I’ve got two or three missing. I did have to redo one, and it might’ve been PIRANHA, because they mocked the movie way too much. The program director said, “You know, people aren’t going to watch the movie, now,” because we ran the interviews before the movie.
At that point, you’re like, “Anyone tuning in for PIRANHA is going to watch it no matter what we say.”
Yeah! C’mon, it’s Z Channel!
Did you have much contact with Jerry Harvey?

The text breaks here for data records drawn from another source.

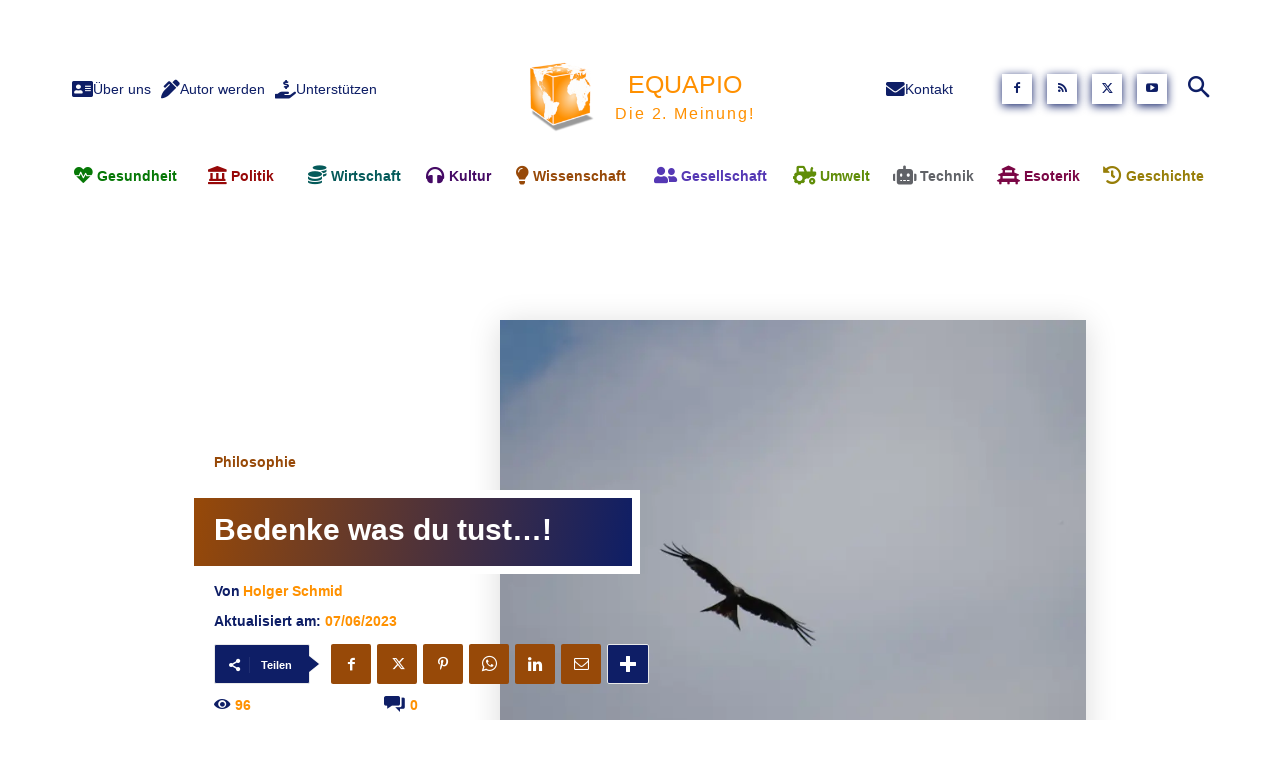

--- FILE ---
content_type: text/html; charset=UTF-8
request_url: https://equapio.com/wp-admin/admin-ajax.php?td_theme_name=Newspaper&v=12.7.3
body_size: -666
content:
{"21562":96}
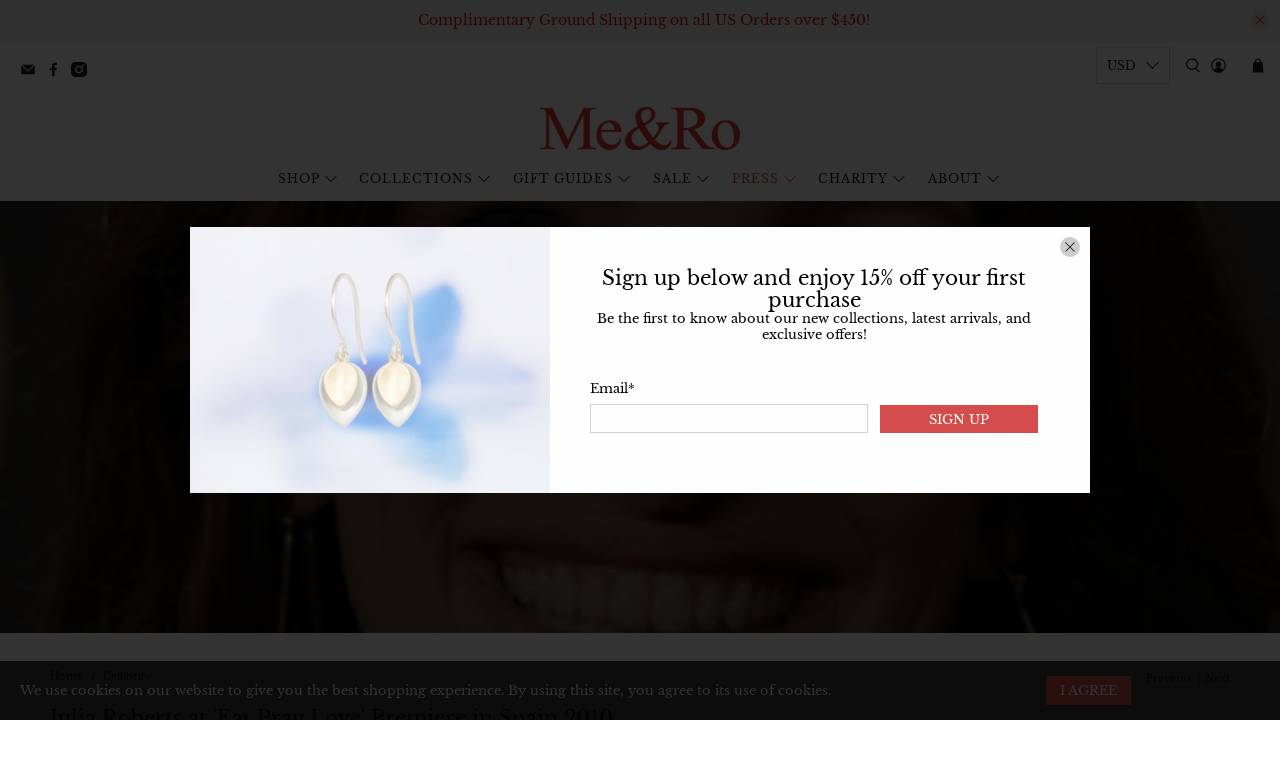

--- FILE ---
content_type: text/plain;charset=UTF-8, text/javascript
request_url: https://app.accessibilityspark.com/sessions?shop=meandro.myshopify.com
body_size: -82
content:
// 1768745966817 | meandro.myshopify.com | null | undefined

Almost none. My experience with him was not all that great. He basically cancelled my show without ever telling me. I kept calling, “Well, who do we have for the next one? What are the movies I’ve got to work with, so I can call the guests?” Never returned the call, never returned the call, and, then, finally, an assistant to the original program director, Hal Kaufman, basically said, “Well, didn’t he tell you the show’s not on anymore?” “Well, no he didn’t.”
What year was this?
That was 1982.
Have you seen the documentary?
It’s great. It’s a little long, but it’s great.
I didn’t mind that. Just watching the collision of clips from high to low, THE LEOPARD to Eurotrash Erotica was just—
It was fantastic. It was all just about loving movies. And a really, really sad situation with Jerry Harvey, obviously.
But this unconditional love for any kind of film – I miss that. You read something like FILM COMMENT, where they’re sometimes afraid to embrace trashier fare.
Yeah, give me VIDEO WATCHDOG. All the old Joe Dante reviews… that’s great stuff. I’m sure you know that Joe Dante did a lot of second unit on ROCK AND ROLL HIGH SCHOOL. I just love that, because Joe is so *not* a rock-and-roll kind of guy.
I heard that while you were making SLEEPWALKERS that Spielberg would come over and hang out to decompress from HOOK.
He came over one day, and just hung out. They were going to do PLASTIC MAN at the time, and I wondered… “Is there something you want to talk about?” “No, no! I just want to watch.” I just wondered why he was hanging out, and I guess he was just enjoying it. I was shooting a scene with cat monsters, he was doing HOOK, and Francis (Ford Coppola), on another stage, was doing DRACULA. So, it was like Francis, Steven… and Mick. What’s wrong with this picture? (Laughs.) But later that day, he asked me to do PLASTIC MAN for them, which never happened.
Finally, I have to confess that I was the guy who infiltrated the “Masters of Horror” dinner.
Oh, that was you!
Yeah… that was me.
Well, that’s alright. And I know who it probably was through. It’s very cool. Now, you’ve heard about the show.
Yes, and I was hoping you could talk about it a little.
We actually have it fully financed without taking it to a network. We’re going to do thirteen episodes up front; it’s financed by a DVD company (Anchor Bay). I’ve got commitments from John Landis, John Carpenter, George Romero, Tobe Hooper, Guillermo Del Toro, Joe Dante… just a ton of people are going to be doing hour-long episodes. And they’ll be censor-free hour-longs – no commercials.
That’s great. I do have to say, however, that I still have nightmares of John Landis barking from across that table at me.
(Laughing.) That’s John! Don’t worry about it; he forgets about it right away.
It was just that I’m staring him down in the presence of some of the most influential filmmakers in my life.
Thank god there wasn’t a terrorist act that night. There’d never be another good horror movie.
Thanks. Great fun, Beaks, and as RIDING THE BULLET rolls out in limited release in the weeks ahead, give it a try. It’s a gem.